- What is required: All of the records below must be reproduced exactly, minus any pictures.

□ □ □ □ □

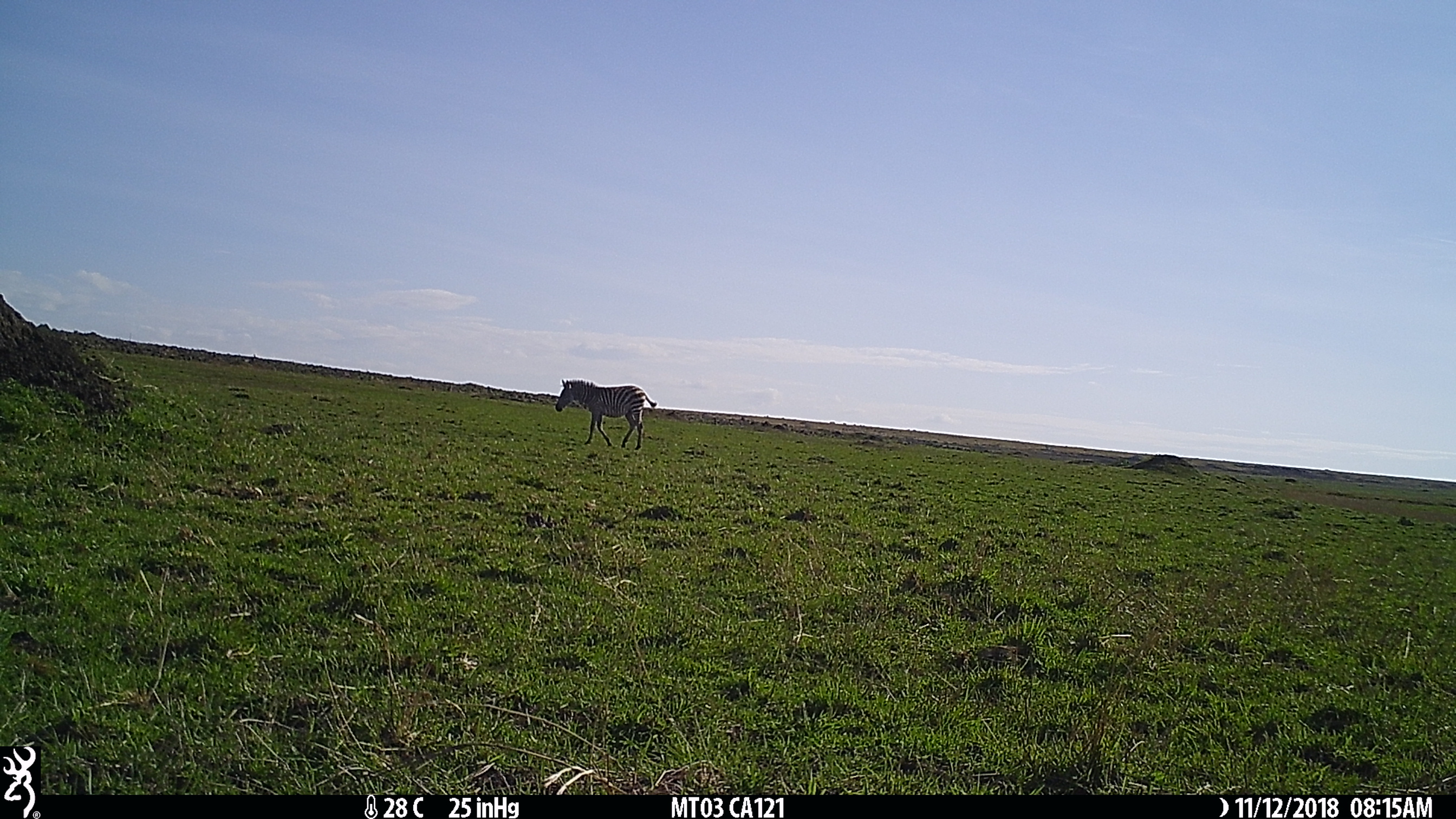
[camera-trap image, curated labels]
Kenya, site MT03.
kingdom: Animalia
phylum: Chordata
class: Mammalia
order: Perissodactyla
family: Equidae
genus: Equus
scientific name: Equus quagga burchellii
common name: burchell's zebra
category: zebra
Zebra (burchell's zebra) (Equus quagga burchellii).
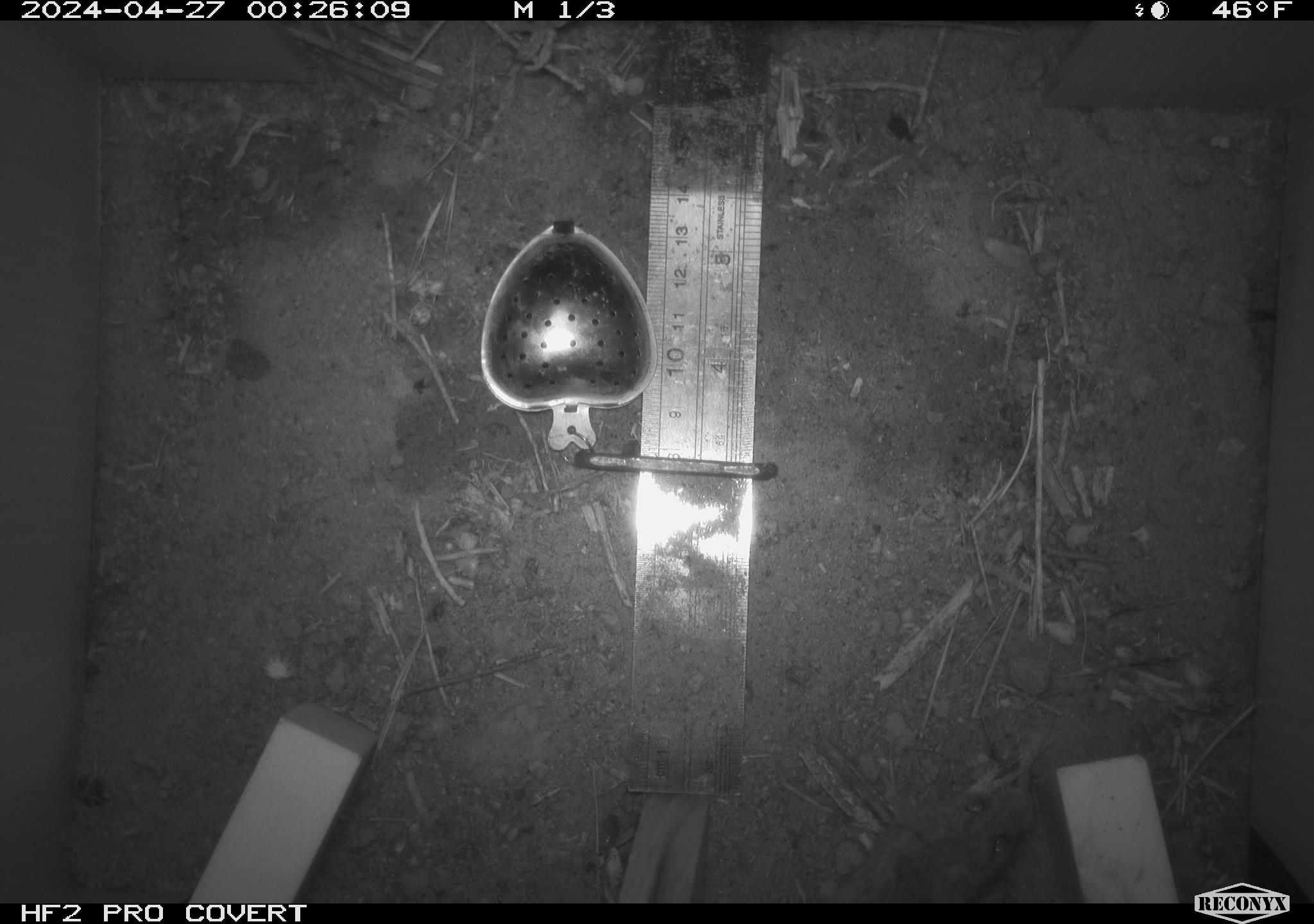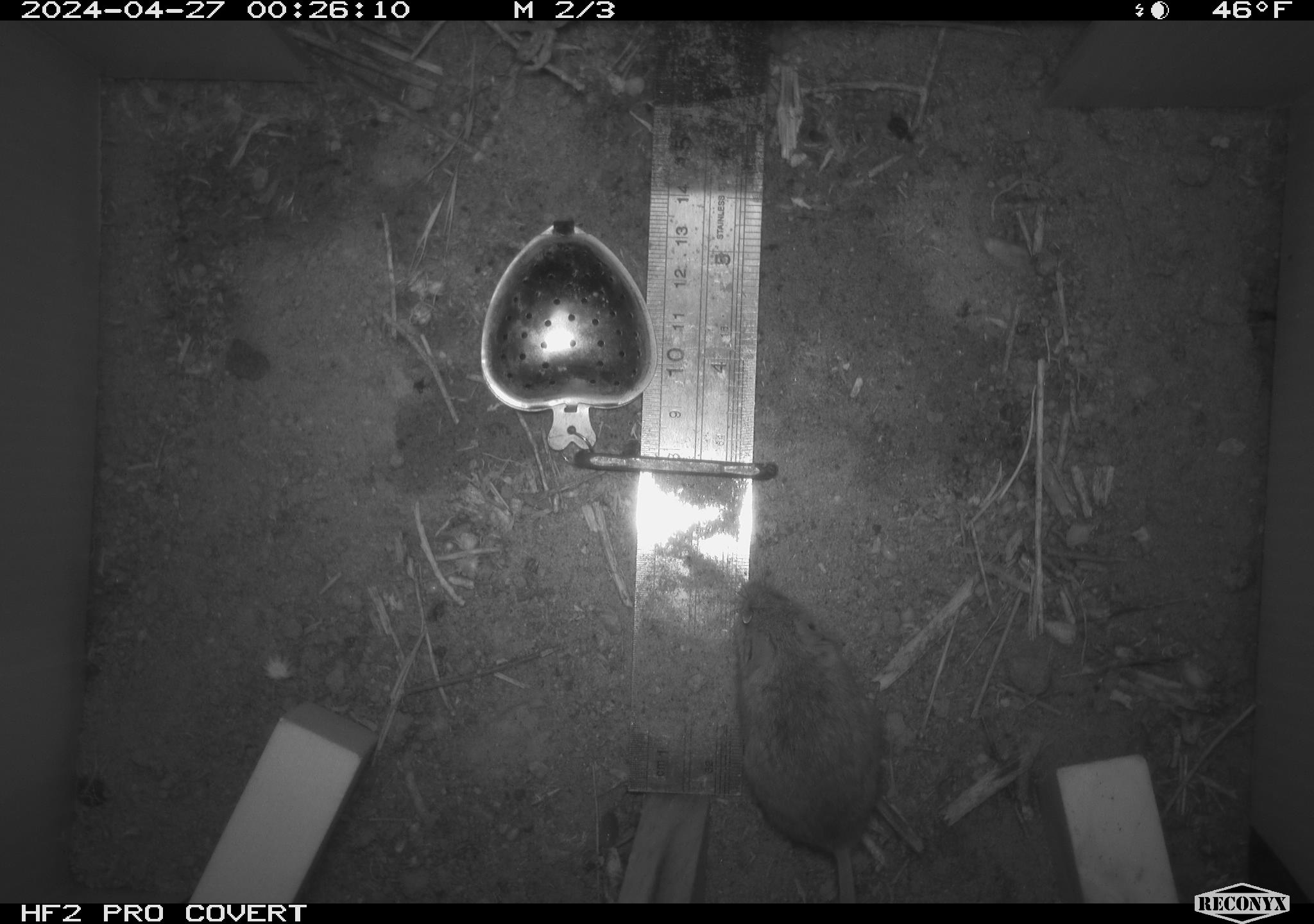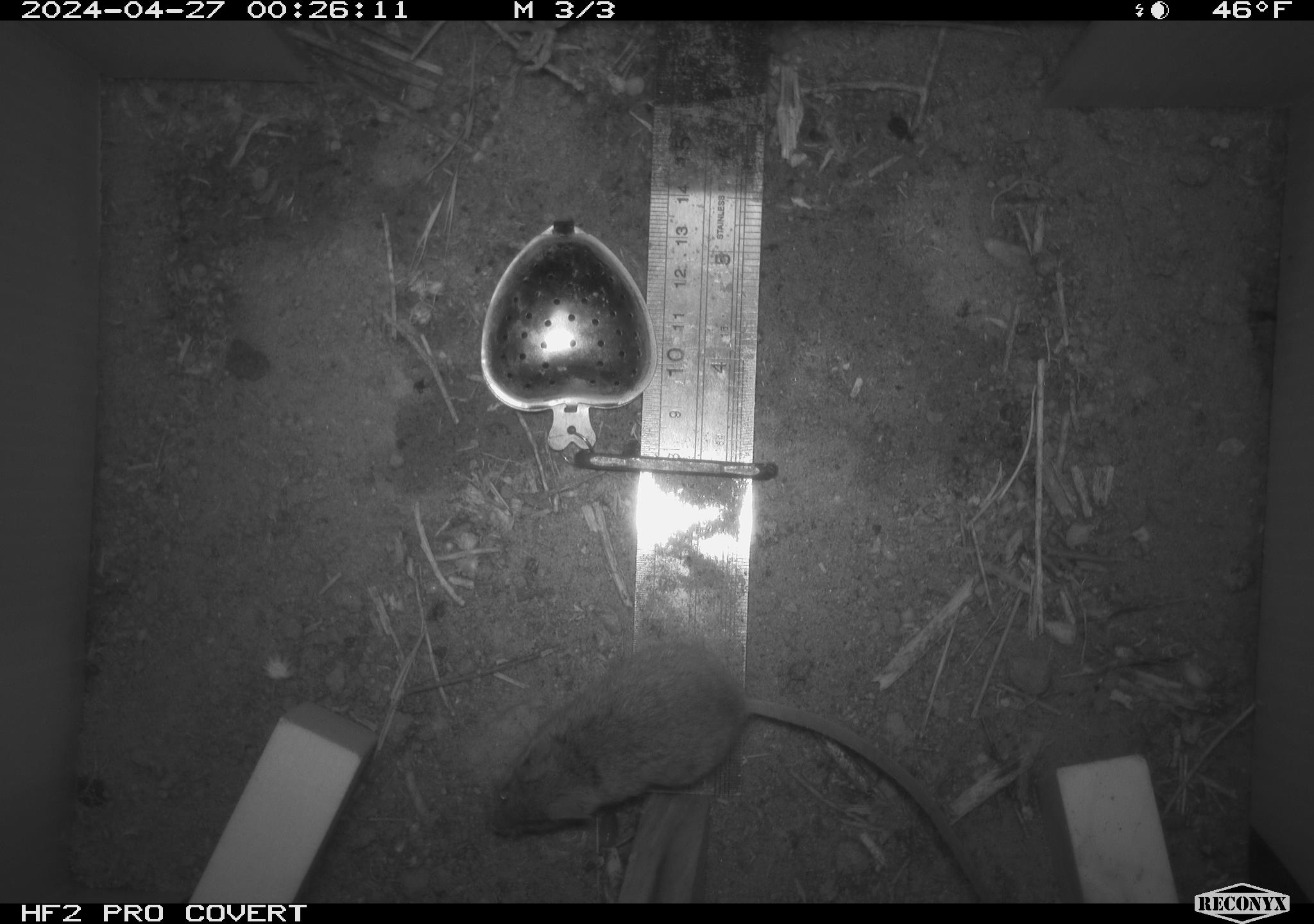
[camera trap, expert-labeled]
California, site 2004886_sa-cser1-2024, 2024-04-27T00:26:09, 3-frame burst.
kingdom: Animalia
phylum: Chordata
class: Mammalia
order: Rodentia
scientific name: Rodentia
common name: rodent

□ □ □ □ □

- Written answer:
[camera-trap image, curated labels]
Kenya, site MT03.
kingdom: Animalia
phylum: Chordata
class: Mammalia
order: Perissodactyla
family: Equidae
genus: Equus
scientific name: Equus quagga burchellii
common name: burchell's zebra
category: zebra
Zebra (burchell's zebra) (Equus quagga burchellii).
[camera trap, expert-labeled]
California, site 2004886_sa-cser1-2024, 2024-04-27T00:26:09, 3-frame burst.
kingdom: Animalia
phylum: Chordata
class: Mammalia
order: Rodentia
scientific name: Rodentia
common name: rodent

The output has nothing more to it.